Anomaly detection in synthetic transaction and sales data with Python. Generates realistic data, injects unusual events, and applies Isolation Forest, Local Outlier Factor, and Z-score methods to detect outliers. Produces anomaly reports and visualizations for portfolio-ready demonstration of data science skills.

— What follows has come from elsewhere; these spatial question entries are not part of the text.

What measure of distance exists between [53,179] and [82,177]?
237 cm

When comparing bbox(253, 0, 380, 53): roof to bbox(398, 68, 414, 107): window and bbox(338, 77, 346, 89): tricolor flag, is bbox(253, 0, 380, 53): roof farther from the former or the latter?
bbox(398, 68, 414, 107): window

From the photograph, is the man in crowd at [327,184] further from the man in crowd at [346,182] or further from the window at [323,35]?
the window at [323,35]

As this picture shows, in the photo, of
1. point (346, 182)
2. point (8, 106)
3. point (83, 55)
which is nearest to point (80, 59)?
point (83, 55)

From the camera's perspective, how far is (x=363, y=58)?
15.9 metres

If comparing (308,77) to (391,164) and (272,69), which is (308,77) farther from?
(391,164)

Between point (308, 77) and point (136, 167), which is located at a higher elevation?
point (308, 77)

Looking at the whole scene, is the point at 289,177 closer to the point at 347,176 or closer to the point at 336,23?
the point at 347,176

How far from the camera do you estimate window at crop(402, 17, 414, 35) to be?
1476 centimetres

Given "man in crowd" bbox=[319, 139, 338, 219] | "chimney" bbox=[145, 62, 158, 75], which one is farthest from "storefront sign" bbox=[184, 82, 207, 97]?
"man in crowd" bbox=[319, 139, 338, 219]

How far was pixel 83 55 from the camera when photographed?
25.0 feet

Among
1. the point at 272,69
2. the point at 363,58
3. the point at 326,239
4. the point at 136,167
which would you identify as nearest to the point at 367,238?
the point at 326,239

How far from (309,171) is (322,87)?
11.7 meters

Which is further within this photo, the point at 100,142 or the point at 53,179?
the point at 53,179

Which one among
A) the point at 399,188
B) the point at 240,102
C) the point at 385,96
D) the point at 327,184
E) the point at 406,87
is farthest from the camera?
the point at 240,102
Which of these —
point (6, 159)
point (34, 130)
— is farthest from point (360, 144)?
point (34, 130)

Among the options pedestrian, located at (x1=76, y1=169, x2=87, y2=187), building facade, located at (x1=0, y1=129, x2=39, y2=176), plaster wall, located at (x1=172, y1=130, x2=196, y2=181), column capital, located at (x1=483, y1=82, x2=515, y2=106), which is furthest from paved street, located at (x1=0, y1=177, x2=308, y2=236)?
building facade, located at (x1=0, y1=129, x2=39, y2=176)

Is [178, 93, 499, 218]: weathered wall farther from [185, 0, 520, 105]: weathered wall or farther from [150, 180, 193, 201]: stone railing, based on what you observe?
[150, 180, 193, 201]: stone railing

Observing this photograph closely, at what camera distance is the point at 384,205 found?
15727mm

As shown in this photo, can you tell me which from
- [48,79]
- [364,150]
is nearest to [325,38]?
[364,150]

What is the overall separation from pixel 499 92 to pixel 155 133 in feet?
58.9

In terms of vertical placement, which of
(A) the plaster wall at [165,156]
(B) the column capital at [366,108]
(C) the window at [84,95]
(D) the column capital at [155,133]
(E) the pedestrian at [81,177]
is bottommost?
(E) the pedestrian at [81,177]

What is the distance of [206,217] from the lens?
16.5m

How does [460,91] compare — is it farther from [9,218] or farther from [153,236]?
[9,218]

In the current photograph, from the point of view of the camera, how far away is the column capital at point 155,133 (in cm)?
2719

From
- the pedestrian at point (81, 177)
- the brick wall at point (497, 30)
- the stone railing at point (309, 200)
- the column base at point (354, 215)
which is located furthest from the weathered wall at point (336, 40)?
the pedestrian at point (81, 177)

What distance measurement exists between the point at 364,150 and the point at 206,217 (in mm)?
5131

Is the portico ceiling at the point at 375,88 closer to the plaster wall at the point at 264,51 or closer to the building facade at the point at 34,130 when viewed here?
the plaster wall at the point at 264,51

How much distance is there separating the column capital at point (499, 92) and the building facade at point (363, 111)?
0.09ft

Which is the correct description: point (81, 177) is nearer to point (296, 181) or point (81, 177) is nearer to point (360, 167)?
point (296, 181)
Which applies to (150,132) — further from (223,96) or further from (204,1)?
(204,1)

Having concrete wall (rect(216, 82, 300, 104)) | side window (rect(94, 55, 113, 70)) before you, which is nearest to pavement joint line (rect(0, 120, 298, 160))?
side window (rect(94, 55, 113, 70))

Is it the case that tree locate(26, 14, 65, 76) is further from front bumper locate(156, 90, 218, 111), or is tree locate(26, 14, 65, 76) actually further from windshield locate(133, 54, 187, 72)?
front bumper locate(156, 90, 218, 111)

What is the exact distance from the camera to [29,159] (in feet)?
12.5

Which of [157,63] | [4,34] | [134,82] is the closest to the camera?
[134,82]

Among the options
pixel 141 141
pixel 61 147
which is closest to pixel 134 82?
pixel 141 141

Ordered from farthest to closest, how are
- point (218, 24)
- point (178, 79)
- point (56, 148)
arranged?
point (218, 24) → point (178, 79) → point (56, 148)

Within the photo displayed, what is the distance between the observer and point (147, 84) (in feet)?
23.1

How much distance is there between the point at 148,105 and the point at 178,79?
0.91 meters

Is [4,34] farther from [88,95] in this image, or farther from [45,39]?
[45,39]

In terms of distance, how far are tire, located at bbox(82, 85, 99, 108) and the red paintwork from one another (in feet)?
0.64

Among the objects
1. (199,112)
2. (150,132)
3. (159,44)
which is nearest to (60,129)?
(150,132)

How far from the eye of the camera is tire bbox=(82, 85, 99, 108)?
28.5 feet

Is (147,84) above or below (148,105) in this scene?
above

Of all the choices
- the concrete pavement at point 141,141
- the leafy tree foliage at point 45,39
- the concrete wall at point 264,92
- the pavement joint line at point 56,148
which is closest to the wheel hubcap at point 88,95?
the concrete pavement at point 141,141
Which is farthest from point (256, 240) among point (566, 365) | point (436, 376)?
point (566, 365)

Detect anomalies in synthetic transaction data using Isolation Forest, Local Outlier Factor (LOF), and a Z-score baseline. The project generates data, injects anomalies, runs detectors, and exports flagged rows and charts for audit.


Features

  • Synthetic transaction generator with anomalies (bursts, extreme purchases, negative/zero entries)
  • Multi-model detection: Isolation Forest, LOF, Z-score
  • Unified anomaly report with model votes and severity score
  • Clean visualizations: time-series spikes and amount distribution
  • Reproducible scripts with deterministic seeding

Project Structure

anomaly-detection/
├─ README.md
├─ LICENSE
├─ requirements.txt
├─ data/
│  └─ generate_transactions.py
├─ src/
│  ├─ detect_anomalies.py
│  └─ utils.py
└─ outputs/
   └─ figures & reports

Setup

python -m venv .venv
# Windows:
.venv\Scripts\activate
# macOS/Linux:
source .venv/bin/activate
pip install -r requirements.txt

Generate Synthetic Data

python data/generate_transactions.py --start 2023-01-01 --end 2024-12-31 --seed 42 --n-customers 500 --out data/transactions.csv

Run Anomaly Detection

python src/detect_anomalies.py --input data/transactions.csv --outdir outputs --contamination 0.02

Outputs

  • outputs/anomalies.csv – flagged rows with anomaly scores & model votes
  • outputs/fig_amount_time.png – transaction amounts over time with spikes
  • outputs/fig_amount_hist.png – amount distribution histogram

Sample Results

Transaction Amount Distribution

Shows most transactions are small (0–300 units). A few very large amounts (thousands) appear as outliers.

fig_amount_hist

Transaction Amounts Over Time

Transactions are generally stable, but occasional spikes (extreme purchases or errors) appear and are flagged as anomalies.

fig_amount_time

Data Schema

column description
tx_id unique transaction ID
date timestamp (daily resolution)
customer_id customer identifier
category product category
amount transaction amount (float)

About

Anomaly detection in synthetic transaction and sales data with Python. Generates realistic data, injects unusual events, and applies Isolation Forest, Local Outlier Factor, and Z-score methods to detect outliers. Produces anomaly reports and visualizations for portfolio-ready demonstration of data science skills.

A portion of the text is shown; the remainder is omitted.